Electronic and crystal structures of LnFeAsO1−x H x (Ln = La, Sm) studied by x-ray absorption spectroscopy, x-ray emission spectroscopy, and x-ray diffraction (part I: carrier-doping dependence)

Abstract

Abstract A carrier doping by a hydrogen substitution in LaFeAsO1−x H x is known to cause two superconducting (SC) domes with the magnetic order at both end sides of the doping. In contrast, SmFeAsO1−x H x has a similar phase diagram but shows single SC dome. Here, we investigated the electronic and crystal structures for iron oxynitride LnFeAsO1−x H x (Ln = La, Sm) with the range of x = 0–0.5 by using x-ray absorption spectroscopy, x-ray emission spectroscopy, and x-ray diffraction.

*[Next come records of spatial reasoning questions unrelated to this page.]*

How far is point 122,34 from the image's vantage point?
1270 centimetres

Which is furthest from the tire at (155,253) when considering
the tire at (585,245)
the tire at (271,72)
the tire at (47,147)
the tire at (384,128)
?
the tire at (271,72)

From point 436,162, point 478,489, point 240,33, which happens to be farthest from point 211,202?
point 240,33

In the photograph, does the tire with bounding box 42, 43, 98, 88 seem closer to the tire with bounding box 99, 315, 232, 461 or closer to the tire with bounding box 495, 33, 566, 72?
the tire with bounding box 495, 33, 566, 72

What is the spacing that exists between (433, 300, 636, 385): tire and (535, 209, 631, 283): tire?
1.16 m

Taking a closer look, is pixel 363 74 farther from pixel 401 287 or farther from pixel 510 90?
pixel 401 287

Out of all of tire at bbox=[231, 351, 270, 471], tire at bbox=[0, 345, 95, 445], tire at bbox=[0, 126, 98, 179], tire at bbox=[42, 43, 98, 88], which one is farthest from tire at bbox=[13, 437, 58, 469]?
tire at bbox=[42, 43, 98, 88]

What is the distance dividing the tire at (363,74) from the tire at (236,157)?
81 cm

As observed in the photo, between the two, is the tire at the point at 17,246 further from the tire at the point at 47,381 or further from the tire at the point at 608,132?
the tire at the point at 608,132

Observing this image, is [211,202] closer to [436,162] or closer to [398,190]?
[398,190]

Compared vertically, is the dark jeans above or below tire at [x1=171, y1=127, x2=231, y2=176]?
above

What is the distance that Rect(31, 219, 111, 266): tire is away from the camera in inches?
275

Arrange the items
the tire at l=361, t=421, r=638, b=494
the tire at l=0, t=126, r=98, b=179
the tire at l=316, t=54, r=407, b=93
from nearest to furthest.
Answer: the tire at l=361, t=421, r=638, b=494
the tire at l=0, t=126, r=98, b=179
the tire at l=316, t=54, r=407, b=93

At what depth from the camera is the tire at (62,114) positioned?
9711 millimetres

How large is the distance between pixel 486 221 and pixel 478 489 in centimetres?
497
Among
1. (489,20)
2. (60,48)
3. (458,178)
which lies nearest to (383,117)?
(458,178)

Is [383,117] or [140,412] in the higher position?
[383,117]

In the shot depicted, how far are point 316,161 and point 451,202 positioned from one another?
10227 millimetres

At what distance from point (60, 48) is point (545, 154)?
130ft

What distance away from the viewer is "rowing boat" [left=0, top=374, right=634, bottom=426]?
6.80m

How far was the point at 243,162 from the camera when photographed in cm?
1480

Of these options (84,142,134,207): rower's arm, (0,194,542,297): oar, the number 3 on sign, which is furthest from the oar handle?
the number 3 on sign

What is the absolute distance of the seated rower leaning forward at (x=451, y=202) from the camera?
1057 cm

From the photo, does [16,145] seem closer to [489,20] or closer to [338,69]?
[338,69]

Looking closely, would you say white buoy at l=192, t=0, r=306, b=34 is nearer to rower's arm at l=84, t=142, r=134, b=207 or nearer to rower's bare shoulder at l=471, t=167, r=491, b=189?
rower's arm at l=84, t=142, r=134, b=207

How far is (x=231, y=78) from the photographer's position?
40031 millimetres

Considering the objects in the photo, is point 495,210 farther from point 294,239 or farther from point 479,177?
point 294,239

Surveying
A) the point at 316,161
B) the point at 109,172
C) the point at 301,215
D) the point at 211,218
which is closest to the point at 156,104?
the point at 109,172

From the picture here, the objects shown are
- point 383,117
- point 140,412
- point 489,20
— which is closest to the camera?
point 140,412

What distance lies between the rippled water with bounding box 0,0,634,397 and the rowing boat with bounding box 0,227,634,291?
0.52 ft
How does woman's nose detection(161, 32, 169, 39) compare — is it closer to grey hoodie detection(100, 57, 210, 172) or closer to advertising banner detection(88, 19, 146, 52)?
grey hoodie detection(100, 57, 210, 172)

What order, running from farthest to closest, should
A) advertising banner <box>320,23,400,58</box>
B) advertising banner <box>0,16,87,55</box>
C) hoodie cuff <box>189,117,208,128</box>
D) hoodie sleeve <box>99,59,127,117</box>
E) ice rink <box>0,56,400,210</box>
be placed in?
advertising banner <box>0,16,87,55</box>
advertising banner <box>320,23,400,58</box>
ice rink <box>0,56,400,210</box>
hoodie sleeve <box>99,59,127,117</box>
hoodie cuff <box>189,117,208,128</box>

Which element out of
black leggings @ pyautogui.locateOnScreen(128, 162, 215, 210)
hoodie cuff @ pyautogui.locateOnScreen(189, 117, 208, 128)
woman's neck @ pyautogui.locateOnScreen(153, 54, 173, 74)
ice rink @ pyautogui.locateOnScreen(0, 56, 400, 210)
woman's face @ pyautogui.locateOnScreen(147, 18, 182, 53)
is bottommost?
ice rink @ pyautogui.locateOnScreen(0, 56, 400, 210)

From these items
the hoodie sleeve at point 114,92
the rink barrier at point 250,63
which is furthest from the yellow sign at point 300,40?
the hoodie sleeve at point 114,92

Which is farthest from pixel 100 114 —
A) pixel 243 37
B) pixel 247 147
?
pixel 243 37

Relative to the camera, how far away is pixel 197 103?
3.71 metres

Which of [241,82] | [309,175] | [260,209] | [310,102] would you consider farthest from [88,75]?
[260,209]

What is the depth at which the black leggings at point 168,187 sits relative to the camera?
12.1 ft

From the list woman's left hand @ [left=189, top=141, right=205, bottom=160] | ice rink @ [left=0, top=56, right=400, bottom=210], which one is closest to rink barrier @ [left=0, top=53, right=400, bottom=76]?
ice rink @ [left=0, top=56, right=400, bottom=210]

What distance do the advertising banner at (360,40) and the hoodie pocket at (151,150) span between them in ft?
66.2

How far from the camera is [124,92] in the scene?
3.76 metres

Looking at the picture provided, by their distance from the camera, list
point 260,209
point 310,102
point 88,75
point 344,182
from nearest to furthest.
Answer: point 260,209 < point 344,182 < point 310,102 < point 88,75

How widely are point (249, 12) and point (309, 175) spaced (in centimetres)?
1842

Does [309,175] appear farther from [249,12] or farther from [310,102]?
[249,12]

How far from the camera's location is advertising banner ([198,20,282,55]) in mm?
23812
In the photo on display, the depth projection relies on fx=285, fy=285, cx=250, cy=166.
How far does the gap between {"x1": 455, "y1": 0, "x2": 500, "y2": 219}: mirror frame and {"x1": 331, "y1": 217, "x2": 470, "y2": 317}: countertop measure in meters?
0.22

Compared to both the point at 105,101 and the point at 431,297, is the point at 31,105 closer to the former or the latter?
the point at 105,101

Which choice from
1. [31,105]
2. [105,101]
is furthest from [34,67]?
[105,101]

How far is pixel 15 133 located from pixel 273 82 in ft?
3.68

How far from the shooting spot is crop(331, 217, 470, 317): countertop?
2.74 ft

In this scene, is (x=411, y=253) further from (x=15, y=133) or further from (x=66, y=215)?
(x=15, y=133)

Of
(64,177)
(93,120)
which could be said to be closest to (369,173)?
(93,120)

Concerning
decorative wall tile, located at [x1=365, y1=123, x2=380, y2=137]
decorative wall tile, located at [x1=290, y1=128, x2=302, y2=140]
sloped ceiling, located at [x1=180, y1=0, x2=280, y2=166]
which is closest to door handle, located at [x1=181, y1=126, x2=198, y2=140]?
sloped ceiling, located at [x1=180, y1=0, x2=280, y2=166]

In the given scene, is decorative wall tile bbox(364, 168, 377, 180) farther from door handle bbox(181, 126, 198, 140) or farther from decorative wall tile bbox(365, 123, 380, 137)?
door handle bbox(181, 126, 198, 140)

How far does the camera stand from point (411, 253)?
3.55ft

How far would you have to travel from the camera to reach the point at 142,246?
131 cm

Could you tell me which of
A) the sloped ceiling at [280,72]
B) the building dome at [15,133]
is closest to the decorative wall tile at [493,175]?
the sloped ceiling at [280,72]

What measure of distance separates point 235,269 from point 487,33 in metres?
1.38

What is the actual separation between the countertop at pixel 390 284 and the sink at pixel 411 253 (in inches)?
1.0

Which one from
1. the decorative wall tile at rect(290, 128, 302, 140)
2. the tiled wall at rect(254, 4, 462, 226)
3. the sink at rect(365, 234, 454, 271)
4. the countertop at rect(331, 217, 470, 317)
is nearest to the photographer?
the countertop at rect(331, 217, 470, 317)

For both compounds, we observed that the pre-edge peaks of x-ray absorption spectra near the Fe-K edge were reduced in intensity on doping. The character arises from the weaker As–Fe hybridization with the longer As–Fe distance in the higher doped region. We can reproduce the spectra near the Fe-K edge according to the Anderson impurity model with realistic valence structures using the local-density approximation (LDA) plus dynamical mean-field theory (DMFT). For Ln = Sm, the integrated-absolute difference (IAD) analysis from x-ray Fe-Kβ emission spectra increases significantly. This is attributed to the enhancement of magnetic moment of Fe 3d electrons stemming from the localized picture in the higher doped region. A theoretical simulation implementing the self-consistent vertex-correction method reveals that the single dome superconducting phase for Ln = Sm arises from a better nesting condition in comparison with Ln = La.